L’épicerie sociale des Petits Riens fête ses cinq années d’existence. L’occasion de rappeler son rôle dans la lutte contre la pauvreté et l’exclusion.
« La nourriture est le carburant de la vie. Comment vivre sans ? » Eric Mercial vient acheter ses denrées alimentaires aux Petits Riens depuis trois mois. Pris dans le cercle vicieux des dettes qu’il n’était plus capable de payer, ce quarantenaire isolé s’est tourné vers l’épicerie sociale. « C’est un pas à franchir, mais je n’ai pas eu le choix », dit-il à ce propos. Comme lui, 2400 personnes y ont été accueillies, acquérant plus de 42 000 euros de marchandises.
L’épicerie sociale permet à ses bénéficiaires d’acheter des produits de première nécessité à la moitié du prix du marché. Une aide précieuse quand on sait qu’aujourd’hui, 14,6 % de la population belge et 26 % de la population bruxelloise bénéficient d’un revenu inférieur au seuil de pauvreté et que plus d’un tiers de la population a du mal à joindre les deux bouts.
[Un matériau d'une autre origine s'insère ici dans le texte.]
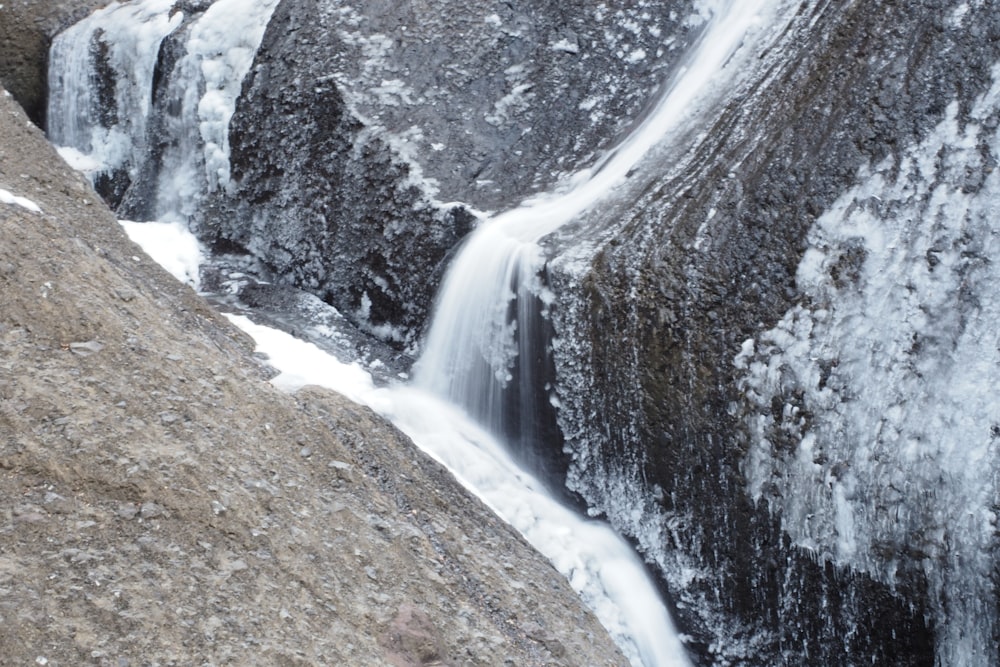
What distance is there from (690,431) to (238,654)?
3011mm

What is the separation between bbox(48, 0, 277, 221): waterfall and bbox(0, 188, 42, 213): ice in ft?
10.4

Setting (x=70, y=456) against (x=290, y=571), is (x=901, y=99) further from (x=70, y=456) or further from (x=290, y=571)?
(x=70, y=456)

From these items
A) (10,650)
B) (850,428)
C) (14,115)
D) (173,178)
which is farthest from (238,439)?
(173,178)

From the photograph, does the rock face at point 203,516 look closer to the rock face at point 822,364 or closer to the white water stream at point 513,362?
the white water stream at point 513,362

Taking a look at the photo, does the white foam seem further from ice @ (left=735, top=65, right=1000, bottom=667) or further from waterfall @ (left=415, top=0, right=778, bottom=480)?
ice @ (left=735, top=65, right=1000, bottom=667)

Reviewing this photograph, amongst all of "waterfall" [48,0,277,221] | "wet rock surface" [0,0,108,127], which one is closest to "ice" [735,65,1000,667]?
"waterfall" [48,0,277,221]

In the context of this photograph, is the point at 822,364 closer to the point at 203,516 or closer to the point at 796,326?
the point at 796,326

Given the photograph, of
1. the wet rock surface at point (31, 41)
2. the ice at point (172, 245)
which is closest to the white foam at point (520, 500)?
the ice at point (172, 245)

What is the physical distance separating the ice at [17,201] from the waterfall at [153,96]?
3169mm

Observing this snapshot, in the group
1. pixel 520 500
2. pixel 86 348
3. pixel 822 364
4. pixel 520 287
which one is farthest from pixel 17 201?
pixel 822 364

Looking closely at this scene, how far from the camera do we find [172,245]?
857 cm

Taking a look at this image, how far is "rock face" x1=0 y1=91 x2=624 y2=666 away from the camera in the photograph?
3.42 metres

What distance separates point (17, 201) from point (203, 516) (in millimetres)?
2596

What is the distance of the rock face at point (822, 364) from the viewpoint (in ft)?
16.6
Qu’en 2010, on estime à 150 000 le nombre de personnes ayant eu recours à l’aide alimentaire. Car bien souvent, c’est dans le budget « alimentation » que ces personnes précarisées coupent. « Cette aide leur permet de souffler le temps de rebondir », explique Adeline Delisse[x]1[/x], travailleuse sociale au Centre d’accueil social Abbé Froidure (CASAF).
L’épicerie sociale fonctionne à perte et ne peut exister que grâce au bon fonctionnement des autres activités de l’asbl. Ces dernières, en bénéfice, permettent de financer les 40 000 euros/an nécessaires pour équilibrer le budget de l’épicerie.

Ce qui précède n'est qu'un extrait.